== What is needed ==
Copy the records exactly. Include every line.

(Information shown)

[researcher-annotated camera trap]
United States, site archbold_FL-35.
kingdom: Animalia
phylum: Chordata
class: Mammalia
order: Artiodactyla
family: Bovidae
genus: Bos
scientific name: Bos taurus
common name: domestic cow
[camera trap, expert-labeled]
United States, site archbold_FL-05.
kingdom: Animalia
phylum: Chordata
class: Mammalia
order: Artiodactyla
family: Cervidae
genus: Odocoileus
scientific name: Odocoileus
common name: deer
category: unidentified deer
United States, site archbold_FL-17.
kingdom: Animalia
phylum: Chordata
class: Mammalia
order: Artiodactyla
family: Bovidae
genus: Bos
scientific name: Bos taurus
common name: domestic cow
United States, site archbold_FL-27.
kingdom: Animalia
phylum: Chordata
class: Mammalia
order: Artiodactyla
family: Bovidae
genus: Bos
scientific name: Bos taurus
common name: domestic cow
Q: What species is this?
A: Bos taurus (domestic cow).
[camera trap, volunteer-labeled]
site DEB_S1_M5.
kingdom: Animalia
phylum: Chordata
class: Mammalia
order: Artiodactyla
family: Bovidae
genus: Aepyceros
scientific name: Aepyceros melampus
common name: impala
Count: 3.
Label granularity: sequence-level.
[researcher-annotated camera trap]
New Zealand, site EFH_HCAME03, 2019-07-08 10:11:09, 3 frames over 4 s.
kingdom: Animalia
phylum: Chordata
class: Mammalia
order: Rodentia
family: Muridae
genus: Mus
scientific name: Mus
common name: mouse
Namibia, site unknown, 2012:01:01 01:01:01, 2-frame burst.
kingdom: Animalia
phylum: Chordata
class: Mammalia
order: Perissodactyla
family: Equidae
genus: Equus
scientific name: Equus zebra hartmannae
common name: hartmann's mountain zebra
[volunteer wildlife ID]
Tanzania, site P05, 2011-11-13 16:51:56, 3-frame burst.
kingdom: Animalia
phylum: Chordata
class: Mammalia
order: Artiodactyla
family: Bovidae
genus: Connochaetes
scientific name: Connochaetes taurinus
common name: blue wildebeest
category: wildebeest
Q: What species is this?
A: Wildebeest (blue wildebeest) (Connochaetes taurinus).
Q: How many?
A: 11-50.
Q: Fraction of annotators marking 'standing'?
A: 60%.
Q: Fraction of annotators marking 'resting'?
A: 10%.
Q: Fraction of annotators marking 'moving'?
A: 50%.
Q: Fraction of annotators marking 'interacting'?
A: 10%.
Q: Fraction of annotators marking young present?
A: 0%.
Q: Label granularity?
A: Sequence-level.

(End Information shown)

== Completed task ==
[researcher-annotated camera trap]
United States, site archbold_FL-35.
kingdom: Animalia
phylum: Chordata
class: Mammalia
order: Artiodactyla
family: Bovidae
genus: Bos
scientific name: Bos taurus
common name: domestic cow
[camera trap, expert-labeled]
United States, site archbold_FL-05.
kingdom: Animalia
phylum: Chordata
class: Mammalia
order: Artiodactyla
family: Cervidae
genus: Odocoileus
scientific name: Odocoileus
common name: deer
category: unidentified deer
United States, site archbold_FL-17.
kingdom: Animalia
phylum: Chordata
class: Mammalia
order: Artiodactyla
family: Bovidae
genus: Bos
scientific name: Bos taurus
common name: domestic cow
United States, site archbold_FL-27.
kingdom: Animalia
phylum: Chordata
class: Mammalia
order: Artiodactyla
family: Bovidae
genus: Bos
scientific name: Bos taurus
common name: domestic cow
Q: What species is this?
A: Bos taurus (domestic cow).
[camera trap, volunteer-labeled]
site DEB_S1_M5.
kingdom: Animalia
phylum: Chordata
class: Mammalia
order: Artiodactyla
family: Bovidae
genus: Aepyceros
scientific name: Aepyceros melampus
common name: impala
Count: 3.
Label granularity: sequence-level.
[researcher-annotated camera trap]
New Zealand, site EFH_HCAME03, 2019-07-08 10:11:09, 3 frames over 4 s.
kingdom: Animalia
phylum: Chordata
class: Mammalia
order: Rodentia
family: Muridae
genus: Mus
scientific name: Mus
common name: mouse
Namibia, site unknown, 2012:01:01 01:01:01, 2-frame burst.
kingdom: Animalia
phylum: Chordata
class: Mammalia
order: Perissodactyla
family: Equidae
genus: Equus
scientific name: Equus zebra hartmannae
common name: hartmann's mountain zebra
[volunteer wildlife ID]
Tanzania, site P05, 2011-11-13 16:51:56, 3-frame burst.
kingdom: Animalia
phylum: Chordata
class: Mammalia
order: Artiodactyla
family: Bovidae
genus: Connochaetes
scientific name: Connochaetes taurinus
common name: blue wildebeest
category: wildebeest
Q: What species is this?
A: Wildebeest (blue wildebeest) (Connochaetes taurinus).
Q: How many?
A: 11-50.
Q: Fraction of annotators marking 'standing'?
A: 60%.
Q: Fraction of annotators marking 'resting'?
A: 10%.
Q: Fraction of annotators marking 'moving'?
A: 50%.
Q: Fraction of annotators marking 'interacting'?
A: 10%.
Q: Fraction of annotators marking young present?
A: 0%.
Q: Label granularity?
A: Sequence-level.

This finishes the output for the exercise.